C’est la rentrée à Strasbourg: volent la feuille au vent et tous les mots des livres au gré de nos désirs

Publié le 28 septembre 2011 par Chantalserriere

Plus de 600 livres à l'étal du libraire pour cette rentrée 2011!  Le chiffre, paraît-il en baisse, a cependant de quoi satisfaire notre faim jamais rassasiée d'encre, de mots, de pages, d'ouvrages flambant neufs, tout craquants sous nos doigts qui les palpent avant de les ouvrir. Couverture sobre figée dans la bienséance des valeurs sures ou couleurs  de collections pimpantes, il y en a pour tous les goûts. Pourquoi bouder votre plaisir?

A Strasbourg, les mots se sont réfugiés dans d'incroyables Bibliothèque Idéales. Bibliothèques et librairies ouvrent tout grand leurs portes aux mots. Mots intimes, nostalgiques, savants, poétiques, sonores. Catherine Clément raconte avec Claude Millner l'enracinement de la pensée à l'aube des années 60. Ils étaient là, grands témoins. Michel Serres déjà, en "caïman" inspiré. Althusser, Lacan, Lévy Strauss, Iankelevitch. La rue D'Ulm.

La nuit tombée, on lit Proust dans les salons de l'Aubette,  à la lumière de la Sonate de Vinteuil

Ophuls et Godard se rencontrent, au même moment, à l'autre bout de la ville, dans l'immense entrepôt portuaire réhabilité le long du canal et qui est devenu la plus grande bibliothèque publique de l'Est de la France: la médiathèque André Malraux.

- Qu'importe l'antisémitisme de Godard? s'étonne un jeune homme au premier rang.  Son oeuvre n'excuse-t-elle pas tout?

- Ouh! Ouh...tentent vainement de protester deux auditeurs scandalisés.

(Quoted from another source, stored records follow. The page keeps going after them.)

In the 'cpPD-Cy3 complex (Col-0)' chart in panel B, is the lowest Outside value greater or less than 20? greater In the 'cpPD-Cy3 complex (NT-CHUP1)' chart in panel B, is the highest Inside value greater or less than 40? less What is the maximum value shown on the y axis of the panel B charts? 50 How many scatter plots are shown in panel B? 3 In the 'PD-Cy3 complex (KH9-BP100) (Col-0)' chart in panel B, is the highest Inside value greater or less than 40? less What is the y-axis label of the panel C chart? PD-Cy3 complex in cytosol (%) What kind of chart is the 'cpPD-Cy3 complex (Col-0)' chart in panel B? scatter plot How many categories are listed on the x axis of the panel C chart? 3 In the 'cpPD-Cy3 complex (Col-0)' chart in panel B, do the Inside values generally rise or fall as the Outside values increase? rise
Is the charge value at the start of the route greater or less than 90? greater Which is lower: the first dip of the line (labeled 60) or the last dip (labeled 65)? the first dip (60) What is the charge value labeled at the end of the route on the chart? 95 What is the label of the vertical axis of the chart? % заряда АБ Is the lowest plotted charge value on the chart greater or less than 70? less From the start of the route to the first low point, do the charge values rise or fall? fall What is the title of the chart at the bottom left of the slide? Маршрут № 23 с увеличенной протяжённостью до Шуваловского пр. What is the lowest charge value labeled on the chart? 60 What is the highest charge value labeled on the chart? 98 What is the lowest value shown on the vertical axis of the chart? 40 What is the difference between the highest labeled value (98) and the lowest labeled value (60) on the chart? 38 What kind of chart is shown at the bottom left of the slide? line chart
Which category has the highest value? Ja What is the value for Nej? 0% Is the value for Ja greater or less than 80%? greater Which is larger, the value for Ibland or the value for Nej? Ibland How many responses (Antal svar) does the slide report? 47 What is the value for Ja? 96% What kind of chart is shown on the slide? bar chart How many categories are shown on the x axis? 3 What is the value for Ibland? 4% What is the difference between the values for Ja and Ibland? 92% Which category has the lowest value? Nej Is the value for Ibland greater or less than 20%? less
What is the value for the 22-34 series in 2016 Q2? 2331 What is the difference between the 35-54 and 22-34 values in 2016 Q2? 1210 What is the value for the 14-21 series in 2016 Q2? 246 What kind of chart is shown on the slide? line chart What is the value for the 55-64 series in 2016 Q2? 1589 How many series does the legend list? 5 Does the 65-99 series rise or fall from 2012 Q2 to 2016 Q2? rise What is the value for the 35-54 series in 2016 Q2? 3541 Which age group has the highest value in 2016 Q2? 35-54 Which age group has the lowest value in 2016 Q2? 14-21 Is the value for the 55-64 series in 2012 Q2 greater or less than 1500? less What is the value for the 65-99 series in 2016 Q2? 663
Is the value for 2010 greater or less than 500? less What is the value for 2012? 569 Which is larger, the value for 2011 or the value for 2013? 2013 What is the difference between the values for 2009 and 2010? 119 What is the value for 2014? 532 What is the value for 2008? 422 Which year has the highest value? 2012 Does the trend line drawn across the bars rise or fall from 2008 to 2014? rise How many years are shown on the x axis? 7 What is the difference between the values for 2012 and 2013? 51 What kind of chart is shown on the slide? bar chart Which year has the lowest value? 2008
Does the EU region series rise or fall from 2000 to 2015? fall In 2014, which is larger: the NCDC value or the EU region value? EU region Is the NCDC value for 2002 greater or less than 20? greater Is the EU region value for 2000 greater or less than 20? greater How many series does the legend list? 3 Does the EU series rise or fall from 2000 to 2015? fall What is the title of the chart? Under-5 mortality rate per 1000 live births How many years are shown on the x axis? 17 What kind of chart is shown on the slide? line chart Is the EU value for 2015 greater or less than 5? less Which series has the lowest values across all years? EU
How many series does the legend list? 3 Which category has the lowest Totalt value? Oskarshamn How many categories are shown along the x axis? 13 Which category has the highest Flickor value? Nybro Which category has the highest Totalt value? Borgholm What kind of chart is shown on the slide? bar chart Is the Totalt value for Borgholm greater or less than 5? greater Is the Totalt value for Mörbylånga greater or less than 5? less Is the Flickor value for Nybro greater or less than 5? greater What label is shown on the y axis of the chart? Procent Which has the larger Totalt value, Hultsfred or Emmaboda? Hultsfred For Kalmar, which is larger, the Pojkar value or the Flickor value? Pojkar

Mais le public reste impassible, non pas qu'il approuve le questionnement du jeune homme, mais il est dérangé. C'est ainsi. Respecter la règle du jeu consensuel.  Les vagues se font ailleurs.

Autre moment: Antoine Sfeir et Abdel Wahab Meddeb analysent le Printemps des pays arabes. Finesse et nuances. Mea culpa et interrogations. Antoine Spire orchestre les échanges avec sensibilité et un immense talent.

- Je suis passée par là et j'ai trouvé ce débat très mauvais, vocifère avec la naïve arrogance d'une jeunesse privée d'incertitude,  une étudiante d'origine tunisienne, froissée par l'analyse des participants sur le danger de l'intégrisme éventuel en pays musulman. Je reviens de Tunisie. Ce n'est pas notre problème. Nous avons d'abord à penser à la vie quotidienne.

C'est vrai. La vie quotidienne. Le danger intégriste est-il absent pour autant? Incompréhension. Mots échangés. Mots croisés. Apprentissage et connaissance. Mots différents d'une génération à une autre. Mots impossibles d'une culture à une autre. Qu'est-ce donc que ce mot laïcité qui ne se traduit pas en anglais, sinon par séculier? explique Antoine Sfeir.

Un autre jour, c'est Guy Debord qui revient hanter les esprits sans les salons de l'Aubette.

Ironie des situations! Ses exégètes réclameraient presque un entartage. N'est-ce pas trahir Debord que de se plier au conformisme des présentations académiques? Souvenir. Souvenir...Tracts distribués à l'entrée du restau U de Paul Appell. Slogans aux fascinantes apories. C'est hier que l'on brade. Hier pourtant tellement neuf et non encore totalement décrypté. Odeur de poussière des facs occupées. Et Célestin, l'illustre clochard (on ne disait pas encore SDF), devenu notre doyen, à la fac de lettres. Debord a encore de beaux jours devant lui...

Mots oubliés et revenus tout à coup, et, au milieu, ceux de Bernard Comment. Mots discrets glissés dans ce recueil  qui vient d'être honoré du Goncourt des nouvelles. "Tout passe".

Un livre en écriture camaïeu sur la transmission. Presque perdu dans le brouhaha des mots qui secouent le vieux monde avec nous.